- [Consigne 1] Citez le passage du texte sur les aires marines protégées compris entre « 31Toutefois, lorsque la » et « gestion de l’AMP. », bornes incluses.
- [Consigne 2] D'après le texte sur les aires marines protégées, quel organisme finance le programme de réseau régional des AMP dans l'océan Indien ?
- [Consigne 3] Prolongez le texte sur les aires marines protégées à partir de sa dernière phrase.

- [Texte fourni]

31Toutefois, lorsque la valeur monétaire de la ressource exploitée est élevée, il est indispensable d’associer à la création de l’AMP une régulation de la pression halieutique sur les espaces marins périphériques pour éviter la surpêche sur les espèces protégées. Cette mesure doit être complétée à terre par la création d’activités génératrices de revenus, généralement considérées par les communautés locales comme la « juste rétribution » de leur implication dans la gestion de l’AMP.
32L’exemple du parc marin de Mohéli aux Comores montre que lorsque la gouvernance de l’aire protégée est efficace, il est parfois demandé aux gestionnaires d’étendre leur action à l’ensemble du territoire terrestre des communautés riveraines de l’AMP (David et al., 2003). L’intégration spatiale entre la terre et la mer au sein d’une même AMP est une orientation nouvelle, parfois mise en œuvre au niveau national pour promouvoir un produit touristique « aire protégée » qui soit le plus complet possible. En revanche, au niveau international, la protection de la biodiversité s’envisage toujours selon une dichotomie essentielle entre milieux marin et terrestre, comme l’illustrent les résultats des approches dites écorégionales promues par le WWF. L’accent est plutôt mis sur l’identification de foyers de biodiversité et des relations spatiales existant entre eux.
33Dans ce contexte, la prise en compte de la connectivité écologique des récifs conduit aujourd’hui à inclure une dimension régionale dans la gouvernance des AMP. Ainsi, dans l’océan Indien, la création d’un réseau régional des AMP fait actuellement l’objet d’un programme piloté par le WWF sous l’égide de la Commission de l’océan Indien et financé par le Fonds français pour l’environnement mondial. Cette dimension régionale est un facteur de réduction des discontinuités que forment les AMP par rapport au milieu environnant. Il arrive également qu’en cas de conflits potentiels entre deux États portant sur des ressources littorales ou marines (pétrole ou poissons), les AMP soient utilisées dans une perspective régionale comme des marqueurs de discontinuité géographique, voire comme des facteurs d’accroissement de ces discontinuités lorsque l’AMP fait office d’espace tampon, politiquement neutre entre les deux États, la gestion de ce territoire frontalier étant dévolue à une ONG d’envergure internationale.

Une suite de lignes
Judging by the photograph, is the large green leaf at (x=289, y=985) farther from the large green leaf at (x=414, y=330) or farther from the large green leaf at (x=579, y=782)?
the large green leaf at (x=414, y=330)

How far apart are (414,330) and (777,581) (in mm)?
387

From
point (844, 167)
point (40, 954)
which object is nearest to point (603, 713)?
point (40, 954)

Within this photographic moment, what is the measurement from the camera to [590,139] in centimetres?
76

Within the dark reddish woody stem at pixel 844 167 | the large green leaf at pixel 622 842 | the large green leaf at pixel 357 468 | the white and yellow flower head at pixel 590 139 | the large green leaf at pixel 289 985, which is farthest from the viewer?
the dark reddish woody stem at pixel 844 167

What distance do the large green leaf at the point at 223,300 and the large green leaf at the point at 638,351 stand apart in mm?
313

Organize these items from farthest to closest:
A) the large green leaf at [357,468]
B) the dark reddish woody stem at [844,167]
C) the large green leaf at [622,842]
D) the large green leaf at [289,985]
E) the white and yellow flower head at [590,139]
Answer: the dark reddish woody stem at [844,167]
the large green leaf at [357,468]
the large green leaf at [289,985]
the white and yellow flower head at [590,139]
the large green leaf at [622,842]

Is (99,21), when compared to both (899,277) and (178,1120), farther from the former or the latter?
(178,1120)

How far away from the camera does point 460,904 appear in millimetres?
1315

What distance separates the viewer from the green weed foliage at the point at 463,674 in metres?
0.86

- [Réponse attendue 1]
31Toutefois, lorsque la valeur monétaire de la ressource exploitée est élevée, il est indispensable d’associer à la création de l’AMP une régulation de la pression halieutique sur les espaces marins périphériques pour éviter la surpêche sur les espèces protégées. Cette mesure doit être complétée à terre par la création d’activités génératrices de revenus, généralement considérées par les communautés locales comme la « juste rétribution » de leur implication dans la gestion de l’AMP.

- [Réponse attendue 2] Le Fonds français pour l'environnement mondial.

- [Réponse attendue 3]
34En termes d’organisation de dispositifs de gouvernance, le droit occupe une place privilégiée, du fait des fonctions et dimensions juridiques du système d’administration des AMP. On peut ainsi citer le mode de production des règles appliquées dans l’AMP, les conditions de leur application, l’évaluation du fonctionnement quotidien de l’administration, de la gestion, du financement, du contrôle, de la sanction, de la négociation et de la régulation des crises.
35L’économie, tout aussi concernée par l’étude des AMP, y trouve un champ de collaboration avec le droit. Le changement institutionnel suscité par la création d’AMP produit des effets multiples et parfois contre-intuitifs interdisant une analyse simpliste ou naïve. Le recours à plusieurs disciplines devient alors un avantage. Ainsi, l’économie montre que le modèle participatif qui sous-tend la délégation de gestion, souvent implicite dans la promotion de la bonne gouvernance, induit des coûts de transaction pouvant réduire l’efficacité des AMP dans la poursuite de leurs objectifs de conservation et de développement durable local. La « prolifération des institutions » menace dans le montage des AMP au Sud, et la recherche de rente « institutionnelle » est parfois contre-productive (Baghwati, 1982), eu égard aux objectifs assignés aux AMP. Pour sa part, le droit montre que les atermoiements du modèle participatif peuvent annoncer le retour à un interventionnisme étatique, dans la conception et dans les méthodes. Celui-ci refait surface, soit en cas de désaccords ou d’enlisement des consensus entre acteurs non étatiques concernés par l’AMP, soit en cas d’échec de l’harmonisation entre les interventions des administrations et les pratiques civiles locales (modes de vie, de consommation et d’exploitation des habitants et acteurs historiques sur les milieux et ressources naturelles), ou encore quand le bailleur de fonds d’une AMP se retire et que se relâche alors la pression qu’il exerce sur les services administratifs au bénéfice d’une gestion plus locale.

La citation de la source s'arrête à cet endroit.